WASHINGTON -- Majority state-owned Turkish bank Halkbank has been criminally charged in an indictment for involvement in a multibillion-dollar scheme to evade U.S. sanctions against Iran.
Prosecutors in New York on October 15 alleged the bank had protection from high-level Iranian and Turkish government officials as it engaged in widespread fraud and money laundering using a vast, complex network of front companies to help Tehran shift billions of dollars in oil revenue illegally.
Senior Halkbank management’s participated “in this brazen scheme to circumvent our nation’s Iran sanctions regime,” U.S. Attorney Geoffrey Berman said in a statement.
Assistant Attorney General for National Security John C. Demers said the scheme was one of the most serious violations of Iranian sanctions his office has seen.

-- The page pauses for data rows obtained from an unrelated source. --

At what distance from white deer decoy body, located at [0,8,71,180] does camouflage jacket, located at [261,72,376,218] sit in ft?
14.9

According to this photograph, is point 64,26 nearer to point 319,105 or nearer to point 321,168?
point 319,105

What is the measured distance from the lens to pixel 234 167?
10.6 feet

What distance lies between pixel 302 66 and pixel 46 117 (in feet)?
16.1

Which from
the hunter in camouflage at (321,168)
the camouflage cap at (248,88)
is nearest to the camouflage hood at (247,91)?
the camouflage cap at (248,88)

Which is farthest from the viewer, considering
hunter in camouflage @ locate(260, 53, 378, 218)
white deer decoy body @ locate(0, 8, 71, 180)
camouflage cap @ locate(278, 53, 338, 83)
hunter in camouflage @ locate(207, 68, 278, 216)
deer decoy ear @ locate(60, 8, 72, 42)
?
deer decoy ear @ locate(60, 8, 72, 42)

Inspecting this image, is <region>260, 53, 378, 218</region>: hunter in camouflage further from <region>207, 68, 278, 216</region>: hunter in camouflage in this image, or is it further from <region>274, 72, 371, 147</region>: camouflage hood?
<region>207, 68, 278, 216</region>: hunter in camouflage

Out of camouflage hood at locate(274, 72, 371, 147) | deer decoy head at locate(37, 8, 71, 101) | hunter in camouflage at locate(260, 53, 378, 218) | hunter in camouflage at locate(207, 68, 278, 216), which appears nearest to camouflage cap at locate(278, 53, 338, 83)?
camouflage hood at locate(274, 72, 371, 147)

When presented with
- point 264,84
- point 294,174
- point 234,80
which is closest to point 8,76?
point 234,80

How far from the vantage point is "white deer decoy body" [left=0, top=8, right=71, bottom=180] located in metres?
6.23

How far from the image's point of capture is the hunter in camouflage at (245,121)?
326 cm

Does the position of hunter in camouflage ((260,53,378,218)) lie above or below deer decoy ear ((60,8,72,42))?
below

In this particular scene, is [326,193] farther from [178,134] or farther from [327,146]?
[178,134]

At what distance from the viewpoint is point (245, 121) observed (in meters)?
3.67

Prosecutors in particular said that between 2012 and 2016, the Turkish bank enabled Iran to spend proceeds from oil and gas sales on international markets in violation of U.S. sanctions.
The charges mirror those that one of Halkbank’s former executives, Mehmet Hakan Atilla, faced and who was found guilty and sentenced to prison last year.
A star witness in the case was Turkish gold trader Reza Zarrab, who said he had helped Iran access funds from overseas oil sales that were frozen in foreign accounts.
After he was taken into custody in 2016, Zarrab included Rudy Giuliani, U.S. President Donald Trump’s personal attorney, to his legal team.
In that capacity, Giuliani tried to get Zarrab exchanged for an American pastor, Andrew Brunson, who was being held in Turkey.
He also in 2017 urged Trump to ask then-Secretary of State Rex Tillerson to have the Justice Department drop its case against Zarrab, Bloomberg News reported last week.
Giuliani, a former New York mayor and prosecutor, subsequently has said his role as Zarrab’s lawyer was ethical and legal.